Réputé monstrueux pour le massif bain de sang d’innocents qu’il fait couler depuis des lustres, le fameux Service National des Renseignements burundais (SNR) est, depuis peu, à la Une de l’actualité pour une toute autre histoire de chasse : une chasse à l’homme aussi inattendue qu’interne, visant ses propres éléments incontrôlés. Des langues pendantes qui, par leur indiscrétion présumée, donneraient du grain à moudre aux opposants avides de la primeur de ses multiples exactions.


C’est dans cette logique d’auto-nettoyage que s'inscrit l’arrestation, coup sur coup, d’un certain Emmanuel Nsabimana, directeur des renseignements généraux au SNR ; de Dieudonné Nshimirimana, Conseiller politique et sécuritaire ; et de Télésphore Bigirimana, ancien porte-parole du SNR.

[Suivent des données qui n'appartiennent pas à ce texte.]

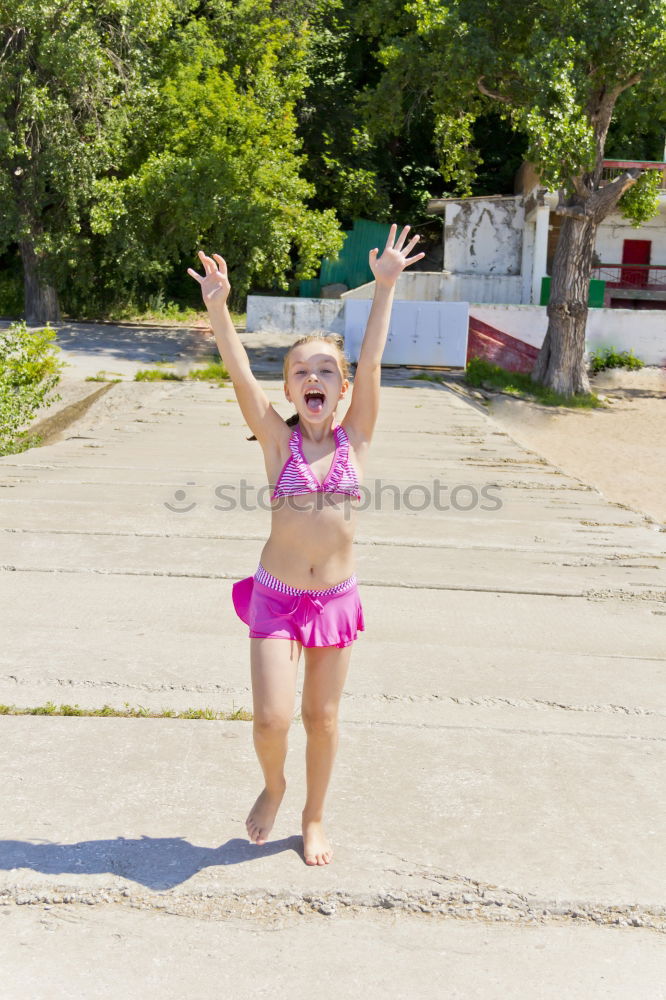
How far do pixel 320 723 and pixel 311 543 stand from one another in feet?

Ancien directeur de la Radio publique africaine (RPA), Emmanuel Nsabimana, natif de l'Imbo aurait été recruté au SNR par le général Ntirampeba Agricole pour déstabiliser la RPA


Ancien directeur de la Radio publique africaine (RPA), Emmanuel Nsabimana, ce natif de l'Imbo aurait été recruté au SNR par le général Ntirampeba Agricole lui-même natif de l'Imbo et alors chef de Cabinet du feu Général Adolphe Nshimirimana. Son recrutement s’inscrivait dans le plan de la déstabilisation de la Radio Publique Africaine, une radio indépendante dont il venait d'être le directeur. C'est ainsi qu'il a vite été nommé chef de service sécurité intérieure, poste stratégique et qui est au cœur de toutes les violations qui sont perpétrées par le SNR. Il aurait vite démérité et rejeté par le General Adolphe Nshimirmana qui le soupçonnait d’entretenir des liens avec des anciens collègues de la Radio Publique Africaine. Il paraîtrait donc qu’il a continué à traîner derrière lui et malgré lui l'ombre de la RPA. Il est actuellement interné au cachot de Rutana tandis que son collègue Dieudonné Nshimirimana est coffré à Ruyigi et Télésphore Bigirimana est à Bururi.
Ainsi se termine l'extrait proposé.